→ **SUPPLIED PASSAGE**

--------

FROM THE RECTOR: GOD AND COUNTRY
The Prayer Book permits Independence Day to be celebrated on Sunday. That’s not our tradition, but I can certainly understand that there could be times when it would be appropriate here for us to celebrate Independence Day on a Sunday and that there are places where it is always appropriate. That said, on the Sunday nearest Independence Day we have sung two hymns every year since I arrived, “Lift every voice and sing” at the preparation and “God of our fathers” as the final hymn. These hymns help us, not only to praise God, but to call to mind, to borrow a phrase, “our American journey."
The text “Lift every voice and sing” was written by James Weldon Johnson (1871-1938), the tune Lift every voice by his brother John Rosamond Johnson (1873-1954). They were African-Americans, born into the segregation of post-Civil War America. Both were extraordinary individuals with accomplishments in so many areas that there’s simply not room in this article to write more than to say they are worth knowing about. Their hymn entered The Hymnal with the 1982 edition. Written in 1899, by the beginning of the Second World War it had become widely known in the African-American community.

--------

→ **DATA BELOW**
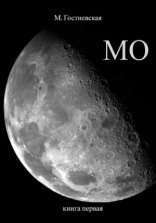 обложка Мо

--------

→ **EXERCISES**
1. Answer the following from the rector's article on God and country.
(a) Which hymn is sung as the final hymn on the Sunday nearest Independence Day?
(b) Who wrote the tune Lift every voice?
(c) With which edition did "Lift every voice and sing" enter The Hymnal?
2. Render this sentence from the rector's article in Spanish: "The Prayer Book permits Independence Day to be celebrated on Sunday."

→ **RESULTS**
1.
(a) "God of our fathers"
(b) John Rosamond Johnson, the brother of James Weldon Johnson
(c) The 1982 edition

2. El Libro de Oración Común permite que el Día de la Independencia se celebre en domingo.